I'm having an issue writing more than 1 file per partition to Iceberg.
Here is my write command:
df.repartition(
partitions, col("exposure_id"), col("event_date"), col("advertising_id"))
.sortWithinPartitions(col("advertising_id"), col("timestamp"))
.writeTo(fullTableName)
.append()
This works if my data only has a single partition to write to, but if my data contains multiple partitions, it fails with this error:
Caused by: java.lang.IllegalStateException: Incoming records violate the writer assumption that records are clustered by spec and by partition within each spec.
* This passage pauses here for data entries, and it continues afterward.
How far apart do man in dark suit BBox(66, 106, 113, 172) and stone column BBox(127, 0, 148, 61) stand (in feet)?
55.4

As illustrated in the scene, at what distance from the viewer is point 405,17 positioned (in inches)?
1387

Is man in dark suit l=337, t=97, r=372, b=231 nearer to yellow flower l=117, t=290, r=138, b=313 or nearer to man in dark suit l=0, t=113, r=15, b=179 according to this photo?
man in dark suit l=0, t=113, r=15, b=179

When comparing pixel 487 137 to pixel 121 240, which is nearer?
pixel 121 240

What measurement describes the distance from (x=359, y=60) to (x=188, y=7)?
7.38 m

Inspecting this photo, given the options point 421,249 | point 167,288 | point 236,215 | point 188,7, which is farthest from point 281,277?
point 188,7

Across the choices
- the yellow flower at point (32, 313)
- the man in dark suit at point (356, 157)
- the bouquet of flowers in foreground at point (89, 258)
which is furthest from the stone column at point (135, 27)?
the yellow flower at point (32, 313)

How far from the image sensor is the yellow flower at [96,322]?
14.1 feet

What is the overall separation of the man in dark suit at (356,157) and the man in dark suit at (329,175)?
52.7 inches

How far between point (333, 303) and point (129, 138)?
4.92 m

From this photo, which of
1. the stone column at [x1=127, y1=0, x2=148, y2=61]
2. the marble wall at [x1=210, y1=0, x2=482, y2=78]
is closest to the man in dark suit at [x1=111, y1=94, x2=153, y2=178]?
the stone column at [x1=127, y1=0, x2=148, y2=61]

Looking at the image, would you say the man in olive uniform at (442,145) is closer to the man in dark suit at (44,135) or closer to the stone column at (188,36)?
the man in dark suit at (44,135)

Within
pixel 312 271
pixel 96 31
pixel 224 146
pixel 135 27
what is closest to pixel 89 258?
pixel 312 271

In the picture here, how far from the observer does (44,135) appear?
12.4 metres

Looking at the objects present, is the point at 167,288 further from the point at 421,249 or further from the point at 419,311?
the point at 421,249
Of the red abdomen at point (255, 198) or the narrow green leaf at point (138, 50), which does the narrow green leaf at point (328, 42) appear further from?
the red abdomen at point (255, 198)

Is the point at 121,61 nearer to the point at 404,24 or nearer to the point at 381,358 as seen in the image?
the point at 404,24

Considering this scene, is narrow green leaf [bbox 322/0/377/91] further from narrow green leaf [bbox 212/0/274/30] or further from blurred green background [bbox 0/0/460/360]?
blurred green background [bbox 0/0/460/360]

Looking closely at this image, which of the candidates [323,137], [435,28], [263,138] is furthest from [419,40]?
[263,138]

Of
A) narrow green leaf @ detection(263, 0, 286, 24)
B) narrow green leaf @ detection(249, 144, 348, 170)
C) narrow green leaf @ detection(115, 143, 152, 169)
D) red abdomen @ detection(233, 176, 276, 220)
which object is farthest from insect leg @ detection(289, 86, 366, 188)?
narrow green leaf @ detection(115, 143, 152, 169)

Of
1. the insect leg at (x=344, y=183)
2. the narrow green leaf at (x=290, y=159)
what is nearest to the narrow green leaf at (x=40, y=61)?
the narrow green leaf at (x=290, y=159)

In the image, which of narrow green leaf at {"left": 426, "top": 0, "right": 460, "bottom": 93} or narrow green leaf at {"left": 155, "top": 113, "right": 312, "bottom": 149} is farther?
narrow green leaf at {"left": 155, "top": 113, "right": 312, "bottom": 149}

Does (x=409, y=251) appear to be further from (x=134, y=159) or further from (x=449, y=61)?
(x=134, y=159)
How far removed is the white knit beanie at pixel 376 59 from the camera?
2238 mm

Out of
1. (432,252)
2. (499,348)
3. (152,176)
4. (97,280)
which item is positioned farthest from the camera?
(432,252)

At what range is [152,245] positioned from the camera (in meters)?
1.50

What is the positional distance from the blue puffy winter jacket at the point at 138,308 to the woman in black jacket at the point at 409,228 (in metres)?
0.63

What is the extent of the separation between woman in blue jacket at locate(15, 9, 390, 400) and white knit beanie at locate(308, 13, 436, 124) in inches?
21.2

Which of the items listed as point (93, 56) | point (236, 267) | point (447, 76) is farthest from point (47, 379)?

Either cluster the incoming records or switch to fanout writers.
Encountered records that belong to already closed files:
partition 'exposure_id=10/event_date=2024-06-28' in spec [
1000: exposure_id: identity(13)
1001: event_date: identity(14)
]
Removing advertising_id from the repartition statement makes it work, but the performance is terrible since there is a lot of data on each of my partitions that all ends up on a single executor per partition.
How can I write multiple files to iceberg per partition without it freaking out?
In order to write to more than 1 partition per file, fanout needs to be enabled at the time of table creation.
df.writeTo(table)
.tableProperty("location", location)
.tableProperty("write.spark.fanout.enabled", "true")
.partitionedBy(cols)
.using("iceberg")
.create()